AUFGABEN
1. Prüfe anhand der Inhaltsangabe unten, ob die Aussagen (a) bis (c) zutreffen. Antworte jeweils mit Ja oder Nein und zitiere wörtlich die entscheidende Stelle.
(a) Das fliegende Pferd bringt Achmed auf die Zauberinsel Wak Wak.
(b) Der Zauberer will Pari Banu an den chinesischen Kaiser verkaufen.
(c) Die Felsentore von Wak Wak lassen sich mit dem fliegenden Pferd öffnen.
2. Nenne alle Figuren, die in der Inhaltsangabe unten mit Eigennamen auftreten.

== QUELLENTEXT

Inhalt
Die Handlung des Films greift Motive und Handlungsstränge aus dem Erzählzyklus Tausendundeine Nacht auf, orientiert sich also an vielfältigen Versatzstücken der orientalischen Märchentradition. Ein Zauberer bietet dem Kalifen im Austausch gegen dessen Tochter Dinarsarde ein fliegendes Pferd. Als dessen Sohn Achmed dieses ausprobiert, bringt es ihn auf die Zauberinsel Wak Wak. Dort verliebt er sich in die Herrscherin Pari Banu, mit der er nach China weiterreist. Der Zauberer, den man nach Achmeds Verschwinden gefangen gehalten hatte, hat sich zwischenzeitlich befreit, ist Achmed gefolgt und raubt ihm Pari Banu nun, um sie an den chinesischen Kaiser zu verkaufen. Achmed aber trifft glücklicherweise auf eine mit dem Zauberer verfeindete Hexe, die ihm hilft, Pari Banu zu befreien und ihre Verheiratung mit einem Günstling des Kaisers zu verhindern. Daraufhin wird sie jedoch von Dämonen zurück nach Wak Wak verschleppt, dessen Felsentore sich nur mit Aladins Wunderlampe öffnen lassen. Der Zauberer hat allerdings dafür gesorgt, dass Aladin, der zwischenzeitlich mit Dinarsarde angebandelt hat, die Wunderlampe gar nicht mehr besitzt. Nachdem die Hexe mit ihrem Erzfeind gekämpft und die Lampe zurückgewonnen hat, tritt Achmed mit ihrer Hilfe gegen die Dämonen an, die Pari Banu als Strafe für ihr Verschwinden hinrichten wollen. Am Ende obsiegt das Gute und die beiden Paare Achmed und Pari Banu sowie Aladin und die inzwischen im Palast von Wak Wak aufgetauchte Dinarsarde kehren zum Kalifen zurück.

====
== DATENSATZAUSZUG

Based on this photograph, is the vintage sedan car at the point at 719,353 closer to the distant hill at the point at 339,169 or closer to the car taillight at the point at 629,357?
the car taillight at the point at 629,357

====

ERWARTETE ANTWORTEN
1.
(a) Ja: „Als dessen Sohn Achmed dieses ausprobiert, bringt es ihn auf die Zauberinsel Wak Wak.“
(b) Ja: „raubt ihm Pari Banu nun, um sie an den chinesischen Kaiser zu verkaufen“
(c) Nein: „dessen Felsentore sich nur mit Aladins Wunderlampe öffnen lassen“

2. Dinarsarde, Achmed, Pari Banu, Aladin